I thought it'd be fun if folks posted pics of really booming cultures... Ill start it off.


Turkish Glyders


----------



## Halter (Jul 28, 2012)

Thats why I love Gliders!!!


----------



## rigel10 (Jun 1, 2012)

What media do you use?


----------



## jdooley195 (Oct 19, 2009)

rigel10 said:


> What media do you use?


I make my own.


C'mon, let's see some cultures...any kind...just CRAZY ones though!


----------



## rigel10 (Jun 1, 2012)

Striking! Do you have a secret formula? Any special recipe?


----------



## Holdway (Jan 26, 2015)

Do the glyders always produce that good?


----------



## jdooley195 (Oct 19, 2009)

rigel10 said:


> Striking! Do you have a secret formula? Any special recipe?


I do use something a little different...lol, I guess it's a secret...let's just say ingredients that retain moisture are good 




Holdway said:


> Do the glyders always produce that good?


Gliders and Mel's. Seems like hydei are hit and miss every other cycle.


----------



## rigel10 (Jun 1, 2012)

With addition of pollen (my "secret" ingredient), my cultures are crazy too, but not like yours. No problem with moisture.


----------



## jdooley195 (Oct 19, 2009)

jdooley195 said:


> Gliders and Mel's. Seems like hydei are hit and miss every other cycle.


I guess these golden hydei will be a hit!

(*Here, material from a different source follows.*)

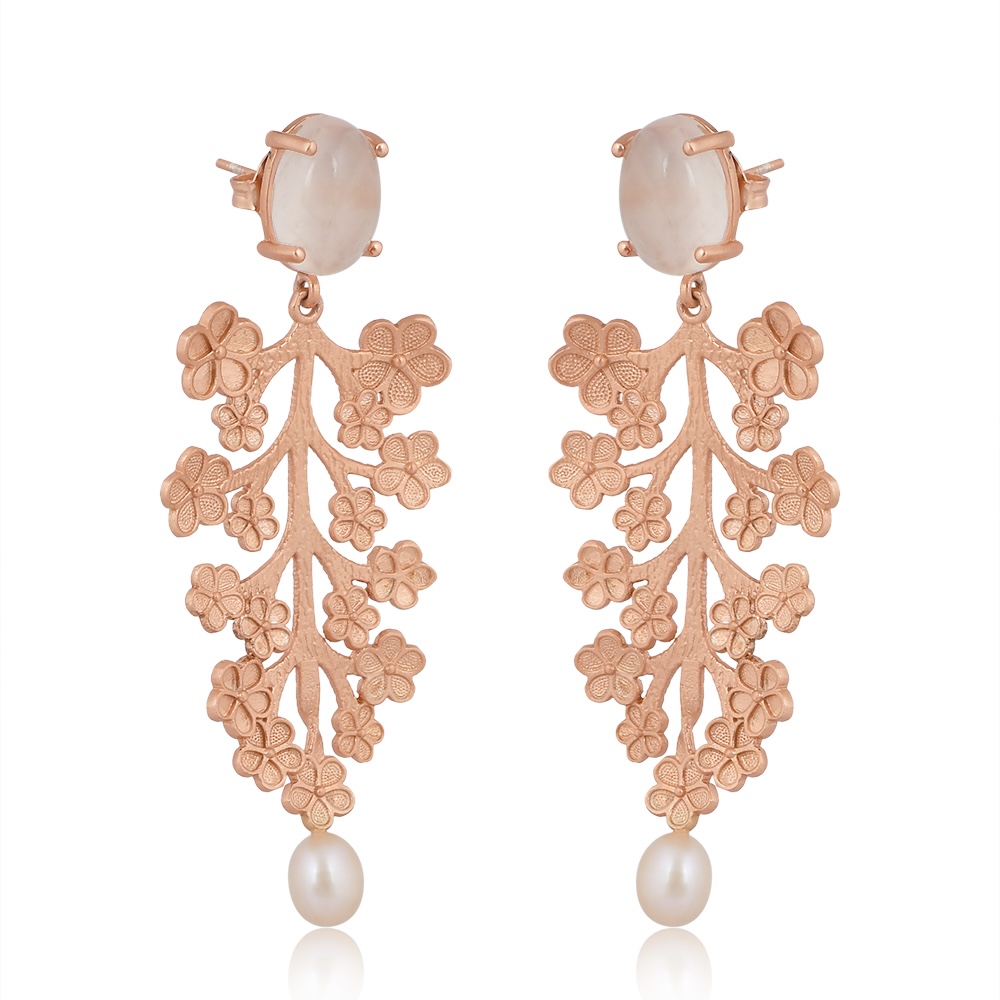 Rose Eden Earrings - Image 3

Come on...some one post something!


----------



## k5MOW (Jun 19, 2015)

Here is a picture of mine. 









Roger


----------



## robthefrogman (Jul 19, 2014)

I would hate to drop that culture have it open and get those Turkish Glyders all over the place... I hate spilling flies but with that many ..OMG......LOL 

Nice  do you sprinkle any yeast on those?


----------



## jdooley195 (Oct 19, 2009)

robthefrogman said:


> I would hate to drop that culture have it open and get those Turkish Glyders all over the place... I hate spilling flies but with that many ..OMG......LOL
> 
> Nice  do you sprinkle any yeast on those?


Haha, ya, I'd say once a month I spill about an inch worth of those bastards! Its amazing how lucky I get though as I drop the cup quite often. But when it really spills I don't mess around, I get the vacuum in a hurry!

No, I don't use yeast at all anymore for any of my flies. Hasn't made any kind of difference.


----------



## chamsRawesome (May 14, 2014)

hahahah Yeah what is your magic recipe?


----------



## jdooley195 (Oct 19, 2009)

Blast from the past! Kinda makes me wanna use filters again!


----------